Mathieu et l'affaire Aurore
? Vous n’avez pas le droit...
— Tout à l’heure, un magistrat venu de Québec tiendra une enquête sur la mort de votre fille, dans la sacristie. Vous devrez vous y présenter, et témoigner si on vous le demande.
— Témoigner de quoi?
La plus grande surprise se peignit sur le visage du cultivateur.
Rendre compte de ce qui se passait dans sa maison lui paraissait inconcevable.
— La petite, qu’est-ce qu’il va lui faire ? intervint son épouse d’une voix plaintive en se levant à son tour.
Elle destinait la question à son mari, mais Couture, tout en rabattant l’autre moitié du drap sur le corps, répondit d’une voix bourrue :
— Le médecin fera une autopsie, pour savoir de quoi elle est morte.
Elle posa sur lui ses yeux globuleux. Visiblement, elle ne comprenait pas, ou feignait de ne pas comprendre.
— Il va examiner tout son corps, précisa le lieutenant détective, l’ouvrir aussi pour trouver la cause de sa mort.
— L’ouvrir ? Il ne peut pas faire cela, ce n’est pas chrétien.
La femme baissa la tête, éclata en sanglots.
— Elle avait la tuberculose, je le sais, moi. Nous allons tous mourir de cette maladie.
Argumenter ne donnerait rien. Pendant que le détective achevait d’envelopper Aurore, il conclut l’échange d’une voix impatiente :
— Vous expliquerez tout cela au coroner, si celui-ci juge bon de vous interroger, ou alors devant un tribunal, plus tard, si des accusations sont portées. Moi, je dois apporter son corps là où le médecin légiste procédera.
Il prit Aurore dans ses bras avec précaution. Devenu rigide, son fardeau faisait penser à une petite boîte allongée.
Quand il se présenta devant la porte du salon, Exilda Lemay ouvrit.
— Monsieur Gagnon, précisa le policier sans se retourner, je vous verrai tout à l’heure à la sacristie. Si vous n’y êtes pas, j’ai le pouvoir de vous y amener de force.
Plusieurs personnes se tenaient près de l’entrée du salon, elles devaient tendre l’oreille depuis un certain laps de temps pour ne rien perdre des échanges. Elles formèrent une haie pour le regarder passer avec la jeune victime que Couture posa ensuite dans la boîte de la petite voiture de livraison.
Chapitre 4
Même enfoncé bas sur le front, un chapeau melon offrait une protection bien illusoire contre le froid et, surtout, le vent de février. En rangeant sa voiture près du presbytère, Couture jurait contre tous les paysans brutaux de la province.

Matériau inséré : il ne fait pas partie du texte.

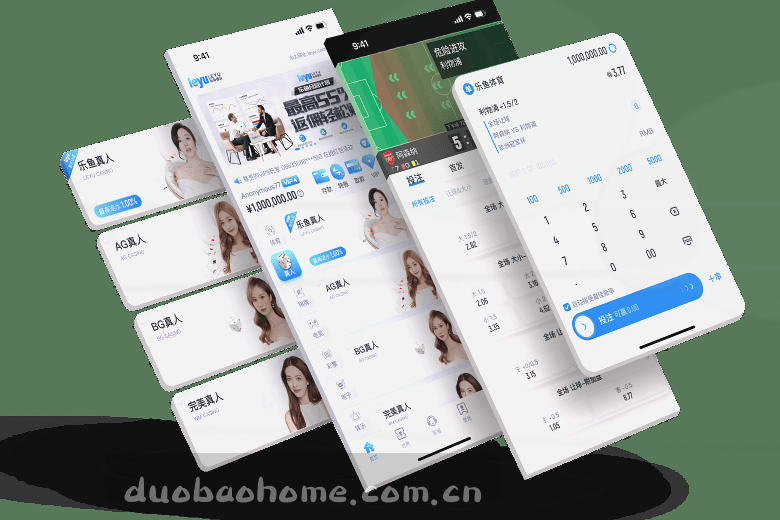 球员抬脚射门 球门近在咫尺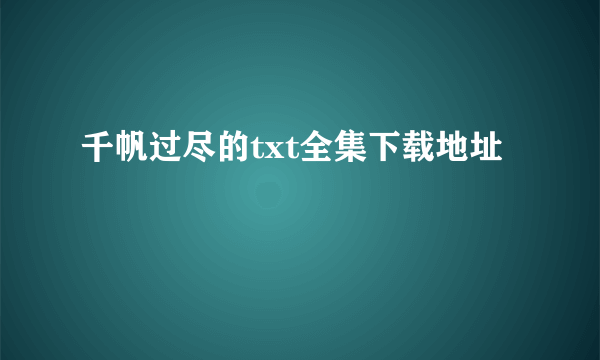 千帆过尽的txt全集下载地址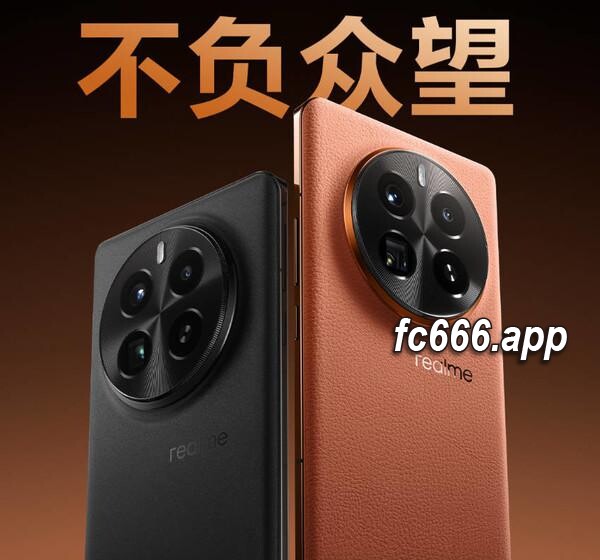 2023121513 真我 Gt5 Pro 成功首销荣登五大平台销量榜首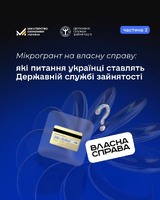 Почни з мікрогранту: реальні запитання – чіткі відповіді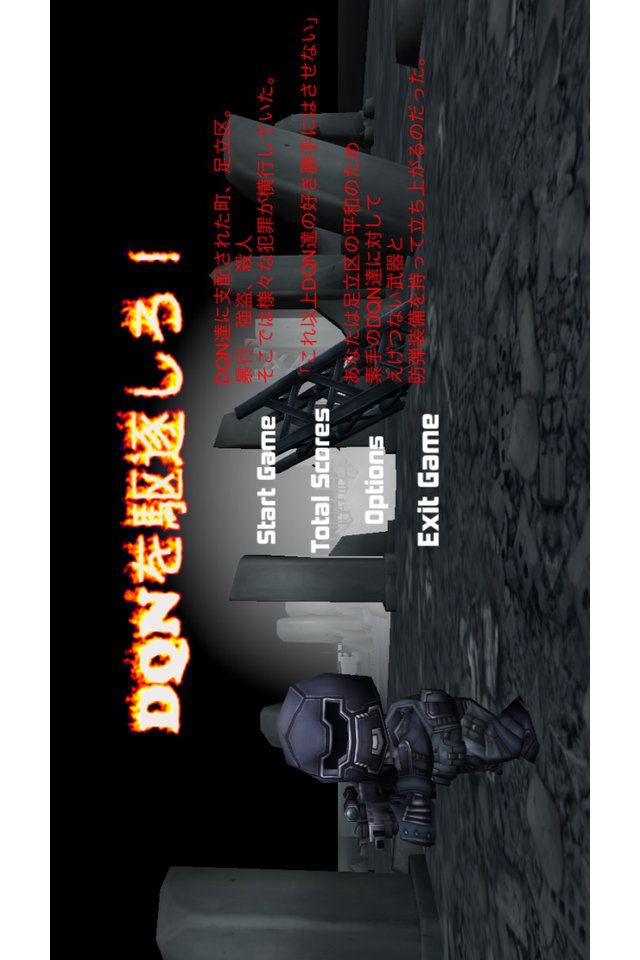 DQNを駆逐しろ！のスクリーンショット_2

Heureusement, le juge de paix sortit tout de suite, accompagné par le stagiaire du bureau du procureur général, pour venir le rejoindre.
— Depuis tout à l’heure, vous avez pu former un jury?
— Oui, répondit Mailhot. Six bonshommes, de gros cultivateurs ou des notables du village, vont nous rejoindre à la sacristie d’ici une heure ou deux. De toute façon, selon ce que j’ai compris, l’enquête ne commencera pas avant la fin de l’autopsie.
— Pensez-vous que l’un ou l’autre se dérobera à son devoir ? Je ne veux pas courir la campagne pour les amener là.
Le policier tenait les paumes de ses mains bien à plat sur ses oreilles devenues insensibles, il frappait ses talons sur le sol pour rétablir la circulation sanguine dans ses orteils.
— Ne craignez rien, tous seront au rendez-vous, moins par sens du devoir que par curiosité.
— Tant mieux. Prenez le corps.
Le marchand jeta un regard effaré sur la forme blanche au fond de sa voiture.
— Non... Je dois m’occuper de ma jument. Elle va attraper la crève.
Comme pour prouver sa sincérité, il se dirigea vers la tête de l’animal pour lui caresser les naseaux.
— Vous, prenez-la.
Ce fut au tour de Mathieu d’avoir un haut-le-cœur. Mais le souvenir de l’injonction de son patron l’emporta sur ses réticences : il devait se rendre utile. Dans ses bras, le corps lui parut étrangement léger.
— Je dois la mettre dans la sacristie ?
— Où doit avoir lieu l’autopsie ?
— Au sous-sol de cette bâtisse.
Les mains toujours sur les oreilles, le policier se dirigea vers l’église. Erigé en 1886, l’édifice paraissait bien grand et très majestueux pour une aussi petite localité. Le clocher lançait sa flèche vers un ciel d’un bleu uniforme. La sacristie se trouvait à l’arrière du bâtiment principal. Les réunions des sociétés pieuses s’y déroulaient. Le prêtre pouvait même y célébrer parfois des messes basses.